> [Exercise objective]:
The listing below holds a line with "63.0% | | 24.5% |" and a later line with "Housing affordability is". Write out those two lines and every line between them, exactly, and nothing else.

> [Stored data]:

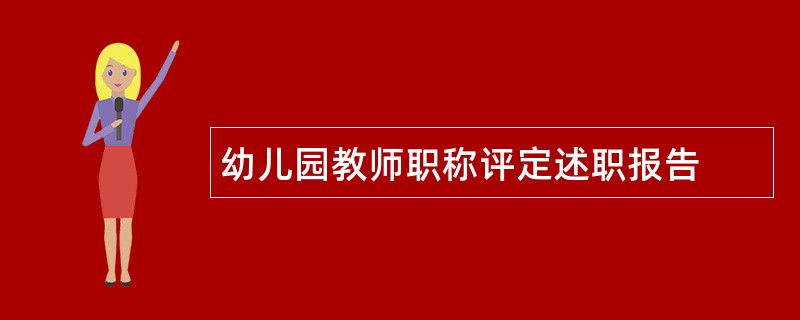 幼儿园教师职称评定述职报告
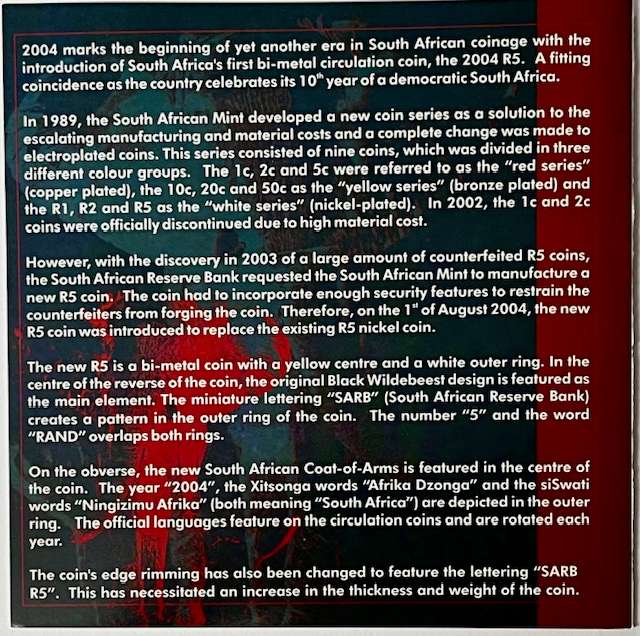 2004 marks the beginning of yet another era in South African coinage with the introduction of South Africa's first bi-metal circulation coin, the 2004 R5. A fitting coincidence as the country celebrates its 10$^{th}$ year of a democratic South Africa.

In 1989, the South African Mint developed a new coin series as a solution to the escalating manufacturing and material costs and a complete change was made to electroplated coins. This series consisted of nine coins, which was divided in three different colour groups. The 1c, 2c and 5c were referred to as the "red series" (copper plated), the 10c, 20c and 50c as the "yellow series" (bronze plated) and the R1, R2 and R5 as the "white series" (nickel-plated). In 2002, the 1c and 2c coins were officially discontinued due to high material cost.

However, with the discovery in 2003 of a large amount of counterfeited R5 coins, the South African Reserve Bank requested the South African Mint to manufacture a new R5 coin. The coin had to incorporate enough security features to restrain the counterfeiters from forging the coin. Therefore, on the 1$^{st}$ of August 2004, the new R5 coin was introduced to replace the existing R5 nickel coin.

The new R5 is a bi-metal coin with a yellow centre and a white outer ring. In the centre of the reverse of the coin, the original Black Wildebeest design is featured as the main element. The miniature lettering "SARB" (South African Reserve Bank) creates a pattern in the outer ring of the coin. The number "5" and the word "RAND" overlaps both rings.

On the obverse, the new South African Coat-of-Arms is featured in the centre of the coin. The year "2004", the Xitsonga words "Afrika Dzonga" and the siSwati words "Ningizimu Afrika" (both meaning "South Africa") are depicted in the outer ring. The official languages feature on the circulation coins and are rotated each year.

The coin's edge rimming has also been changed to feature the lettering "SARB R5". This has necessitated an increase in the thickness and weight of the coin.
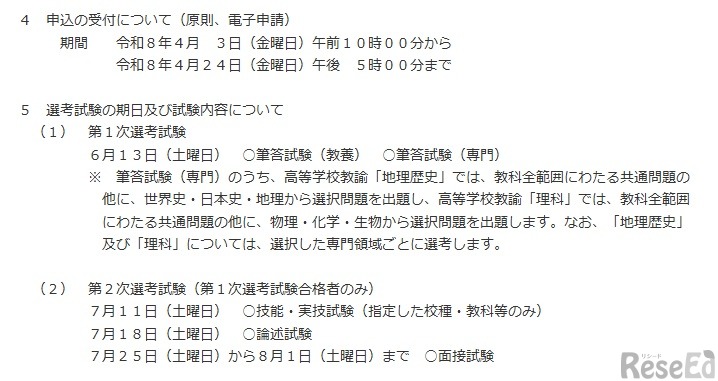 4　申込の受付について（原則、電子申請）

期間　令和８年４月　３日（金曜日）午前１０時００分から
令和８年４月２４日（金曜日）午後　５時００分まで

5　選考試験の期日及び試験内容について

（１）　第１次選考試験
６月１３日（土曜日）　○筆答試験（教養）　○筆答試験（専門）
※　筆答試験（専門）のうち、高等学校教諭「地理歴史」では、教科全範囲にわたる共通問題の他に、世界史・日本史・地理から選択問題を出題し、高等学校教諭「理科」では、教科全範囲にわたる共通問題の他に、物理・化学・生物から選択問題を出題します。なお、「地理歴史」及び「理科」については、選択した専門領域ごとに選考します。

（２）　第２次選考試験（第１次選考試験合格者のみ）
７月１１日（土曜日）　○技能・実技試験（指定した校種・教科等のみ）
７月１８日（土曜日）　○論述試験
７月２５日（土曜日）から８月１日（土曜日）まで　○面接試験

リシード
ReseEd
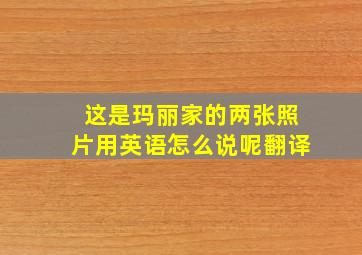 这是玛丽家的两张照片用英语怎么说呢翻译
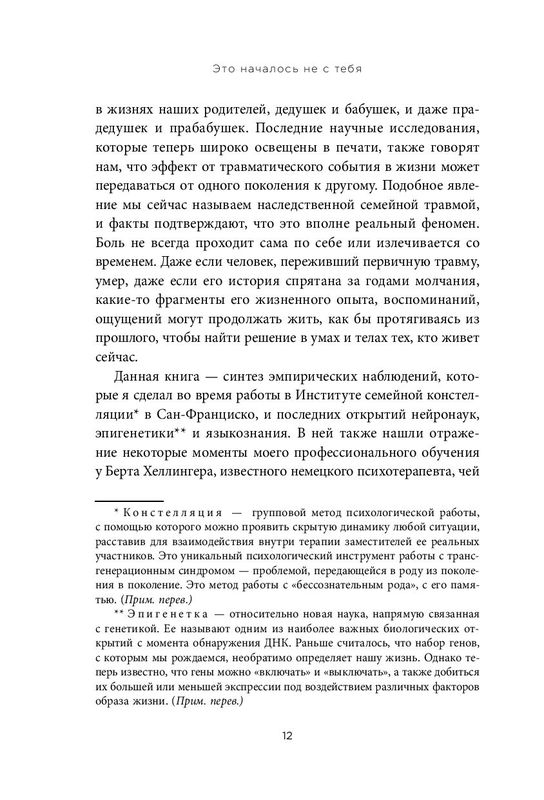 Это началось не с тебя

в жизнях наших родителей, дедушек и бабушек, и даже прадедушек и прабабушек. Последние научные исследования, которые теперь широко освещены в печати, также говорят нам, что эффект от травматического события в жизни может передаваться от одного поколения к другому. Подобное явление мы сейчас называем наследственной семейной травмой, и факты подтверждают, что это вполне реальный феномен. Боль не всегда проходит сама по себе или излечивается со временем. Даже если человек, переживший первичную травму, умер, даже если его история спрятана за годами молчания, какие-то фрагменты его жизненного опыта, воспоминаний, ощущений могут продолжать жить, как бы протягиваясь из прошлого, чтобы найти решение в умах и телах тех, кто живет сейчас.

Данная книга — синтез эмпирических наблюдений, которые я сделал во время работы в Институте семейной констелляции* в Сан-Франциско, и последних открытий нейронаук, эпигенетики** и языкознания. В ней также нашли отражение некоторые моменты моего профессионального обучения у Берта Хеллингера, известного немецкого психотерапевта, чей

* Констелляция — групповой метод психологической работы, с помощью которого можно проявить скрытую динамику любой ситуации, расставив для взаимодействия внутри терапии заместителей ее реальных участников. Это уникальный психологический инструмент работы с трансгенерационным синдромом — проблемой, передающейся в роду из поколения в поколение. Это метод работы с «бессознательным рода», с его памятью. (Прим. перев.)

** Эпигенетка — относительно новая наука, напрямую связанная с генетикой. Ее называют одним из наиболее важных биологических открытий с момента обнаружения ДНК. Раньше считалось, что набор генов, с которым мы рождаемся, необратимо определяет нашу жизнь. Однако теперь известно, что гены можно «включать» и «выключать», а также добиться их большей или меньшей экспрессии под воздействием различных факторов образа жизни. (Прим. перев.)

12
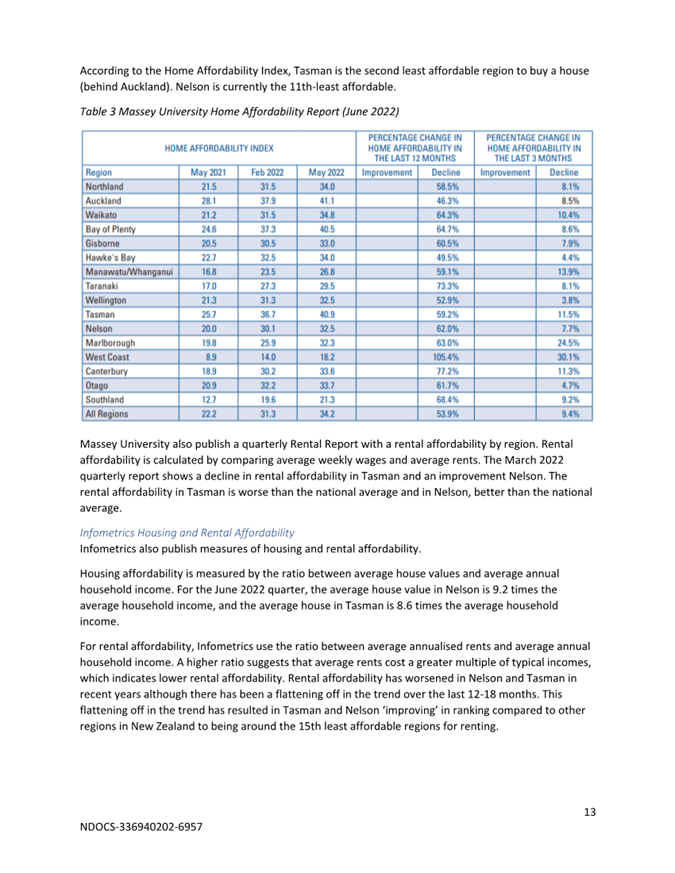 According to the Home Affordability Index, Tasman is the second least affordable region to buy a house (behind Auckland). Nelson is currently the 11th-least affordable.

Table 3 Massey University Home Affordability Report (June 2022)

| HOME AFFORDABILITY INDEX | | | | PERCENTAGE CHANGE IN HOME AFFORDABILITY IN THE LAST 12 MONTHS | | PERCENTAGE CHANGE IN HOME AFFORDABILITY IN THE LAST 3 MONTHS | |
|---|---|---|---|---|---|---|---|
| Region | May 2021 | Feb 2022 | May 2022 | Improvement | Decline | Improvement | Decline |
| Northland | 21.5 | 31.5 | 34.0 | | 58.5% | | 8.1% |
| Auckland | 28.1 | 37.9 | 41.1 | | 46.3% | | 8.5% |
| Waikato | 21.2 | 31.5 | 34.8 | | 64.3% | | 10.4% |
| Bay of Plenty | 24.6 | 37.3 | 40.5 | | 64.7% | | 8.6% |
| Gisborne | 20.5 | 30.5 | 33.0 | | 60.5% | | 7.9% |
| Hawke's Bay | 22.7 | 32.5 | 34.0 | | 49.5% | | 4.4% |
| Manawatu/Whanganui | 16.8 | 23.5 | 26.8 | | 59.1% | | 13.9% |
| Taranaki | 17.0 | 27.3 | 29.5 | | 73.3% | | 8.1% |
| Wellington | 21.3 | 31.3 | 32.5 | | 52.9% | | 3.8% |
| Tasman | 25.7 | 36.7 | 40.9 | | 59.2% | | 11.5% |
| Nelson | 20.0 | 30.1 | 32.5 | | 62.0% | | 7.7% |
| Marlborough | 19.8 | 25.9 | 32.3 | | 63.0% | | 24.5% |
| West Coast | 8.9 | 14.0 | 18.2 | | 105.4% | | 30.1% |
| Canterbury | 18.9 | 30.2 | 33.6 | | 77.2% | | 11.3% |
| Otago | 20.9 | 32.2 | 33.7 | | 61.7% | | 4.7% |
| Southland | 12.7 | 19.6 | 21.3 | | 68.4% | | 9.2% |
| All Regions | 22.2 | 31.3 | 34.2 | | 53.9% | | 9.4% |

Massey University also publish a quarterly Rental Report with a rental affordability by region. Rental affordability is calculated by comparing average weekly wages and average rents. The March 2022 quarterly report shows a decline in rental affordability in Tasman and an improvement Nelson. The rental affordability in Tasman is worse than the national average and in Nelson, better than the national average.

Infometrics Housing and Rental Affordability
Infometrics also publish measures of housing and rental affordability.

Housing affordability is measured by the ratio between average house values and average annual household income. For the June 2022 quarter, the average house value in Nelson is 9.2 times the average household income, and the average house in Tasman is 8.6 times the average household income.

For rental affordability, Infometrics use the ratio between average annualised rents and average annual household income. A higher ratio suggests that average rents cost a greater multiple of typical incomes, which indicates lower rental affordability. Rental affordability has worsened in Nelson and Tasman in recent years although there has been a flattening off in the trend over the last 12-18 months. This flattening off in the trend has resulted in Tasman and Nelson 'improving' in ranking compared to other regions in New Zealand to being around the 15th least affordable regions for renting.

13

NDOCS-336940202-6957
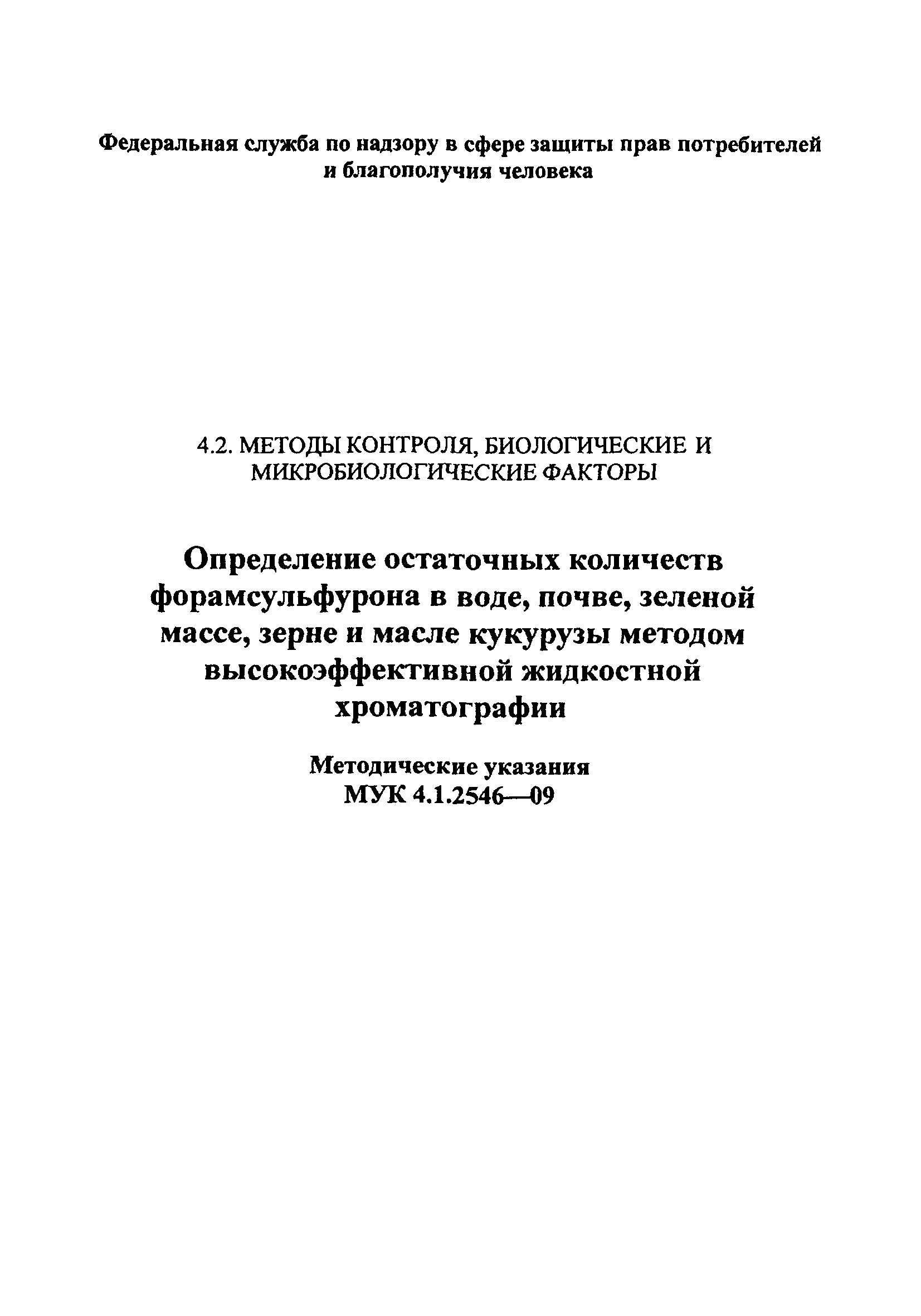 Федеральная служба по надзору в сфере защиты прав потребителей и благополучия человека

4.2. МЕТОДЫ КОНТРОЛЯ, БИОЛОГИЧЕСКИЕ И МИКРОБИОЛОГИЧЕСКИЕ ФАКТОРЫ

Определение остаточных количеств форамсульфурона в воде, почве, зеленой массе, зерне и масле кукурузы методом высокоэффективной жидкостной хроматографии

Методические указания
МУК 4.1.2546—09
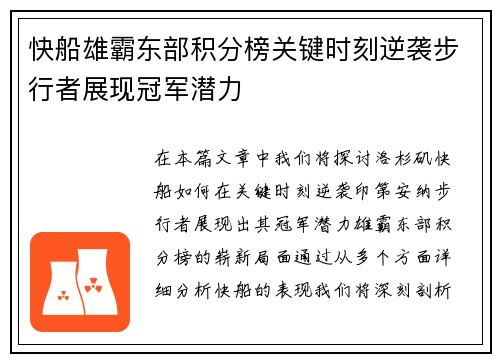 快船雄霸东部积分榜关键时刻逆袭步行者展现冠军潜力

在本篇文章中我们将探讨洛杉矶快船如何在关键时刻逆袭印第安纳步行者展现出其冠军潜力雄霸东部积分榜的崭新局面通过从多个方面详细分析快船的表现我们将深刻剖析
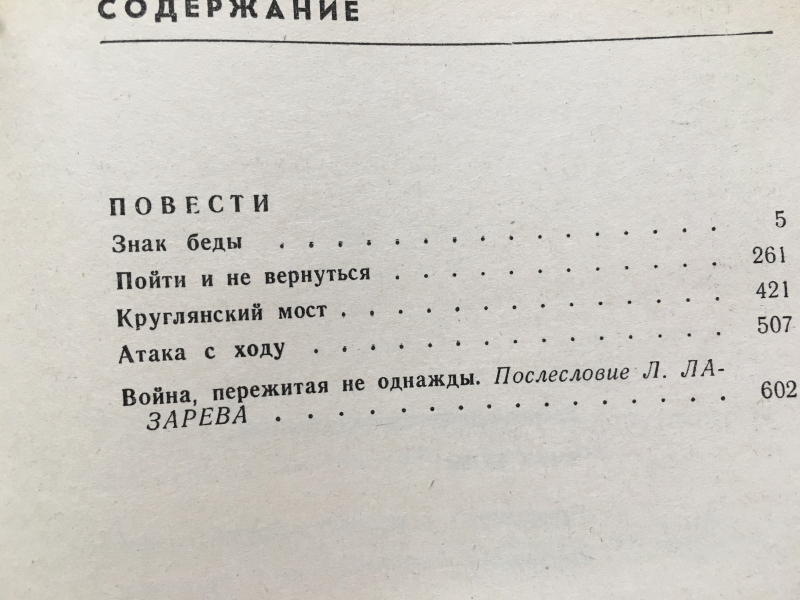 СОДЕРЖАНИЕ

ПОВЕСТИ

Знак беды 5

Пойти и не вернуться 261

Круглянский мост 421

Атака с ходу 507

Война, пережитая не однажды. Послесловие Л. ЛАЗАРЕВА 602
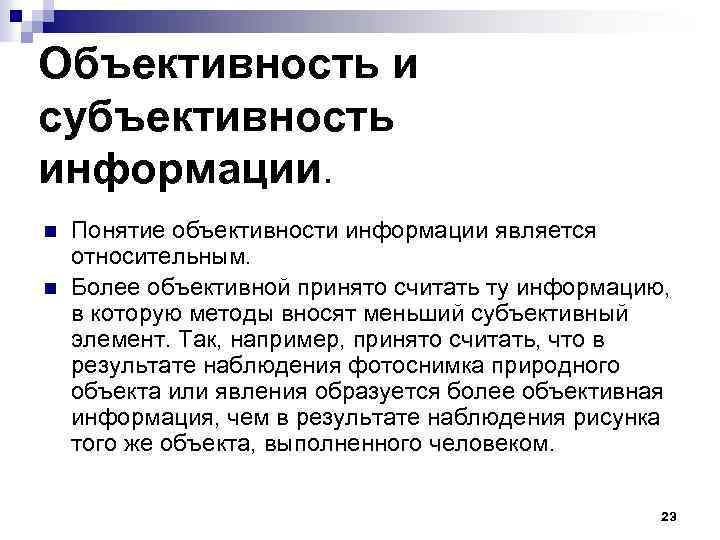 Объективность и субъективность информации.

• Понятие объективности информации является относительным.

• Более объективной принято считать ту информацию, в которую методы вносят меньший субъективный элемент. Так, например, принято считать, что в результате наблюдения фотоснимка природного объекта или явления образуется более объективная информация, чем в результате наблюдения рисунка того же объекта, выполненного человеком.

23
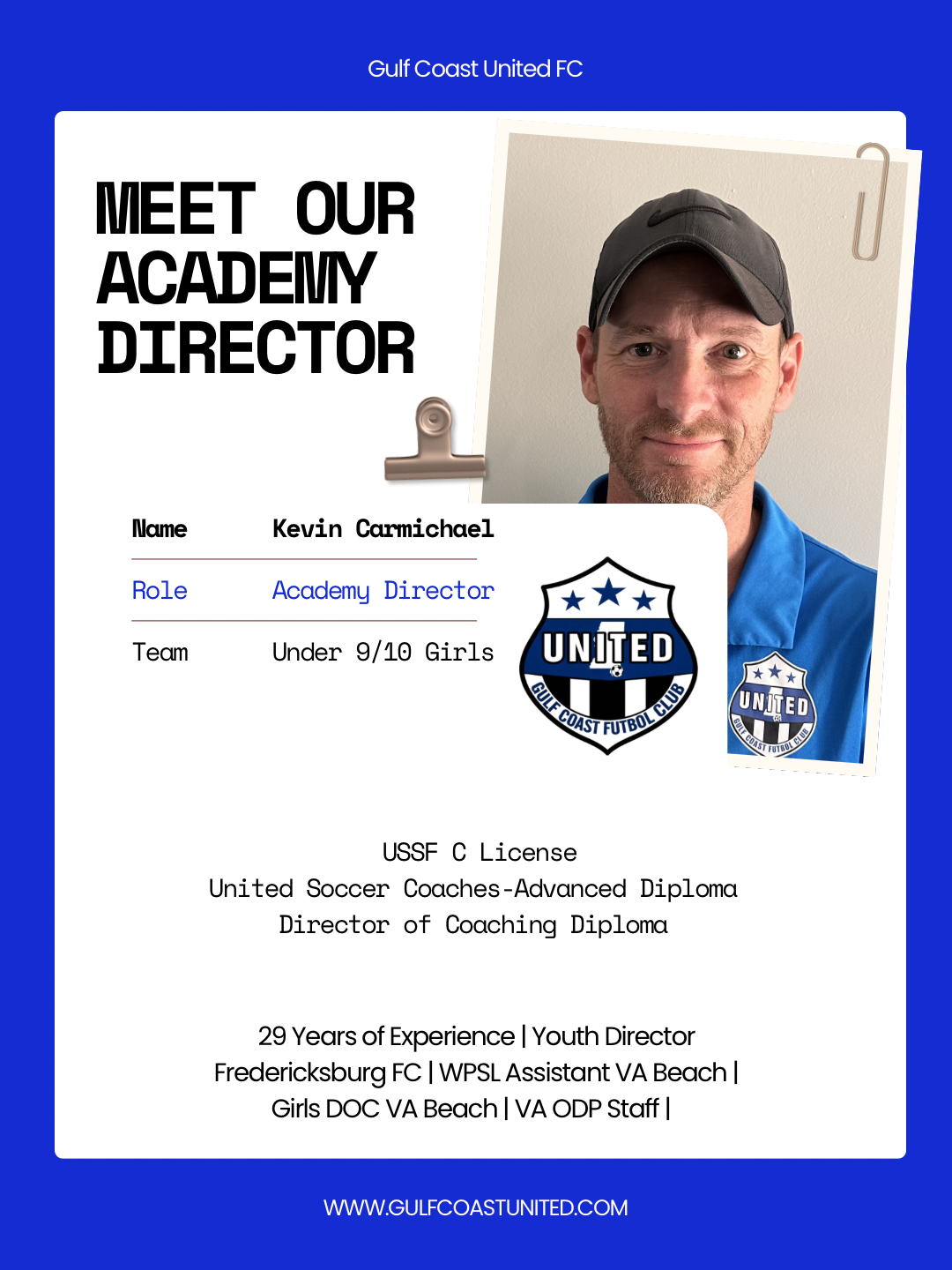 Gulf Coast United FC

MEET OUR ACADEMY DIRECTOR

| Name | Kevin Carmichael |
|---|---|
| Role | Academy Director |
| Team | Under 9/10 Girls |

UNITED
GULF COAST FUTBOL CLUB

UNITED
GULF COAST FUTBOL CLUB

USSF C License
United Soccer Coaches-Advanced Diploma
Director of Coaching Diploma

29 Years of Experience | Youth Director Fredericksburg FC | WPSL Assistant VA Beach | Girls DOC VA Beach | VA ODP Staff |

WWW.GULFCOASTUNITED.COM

> [Exercise solution]:
| Marlborough | 19.8 | 25.9 | 32.3 | | 63.0% | | 24.5% |
| West Coast | 8.9 | 14.0 | 18.2 | | 105.4% | | 30.1% |
| Canterbury | 18.9 | 30.2 | 33.6 | | 77.2% | | 11.3% |
| Otago | 20.9 | 32.2 | 33.7 | | 61.7% | | 4.7% |
| Southland | 12.7 | 19.6 | 21.3 | | 68.4% | | 9.2% |
| All Regions | 22.2 | 31.3 | 34.2 | | 53.9% | | 9.4% |

Massey University also publish a quarterly Rental Report with a rental affordability by region. Rental affordability is calculated by comparing average weekly wages and average rents. The March 2022 quarterly report shows a decline in rental affordability in Tasman and an improvement Nelson. The rental affordability in Tasman is worse than the national average and in Nelson, better than the national average.

Infometrics Housing and Rental Affordability
Infometrics also publish measures of housing and rental affordability.

Housing affordability is measured by the ratio between average house values and average annual household income. For the June 2022 quarter, the average house value in Nelson is 9.2 times the average household income, and the average house in Tasman is 8.6 times the average household income.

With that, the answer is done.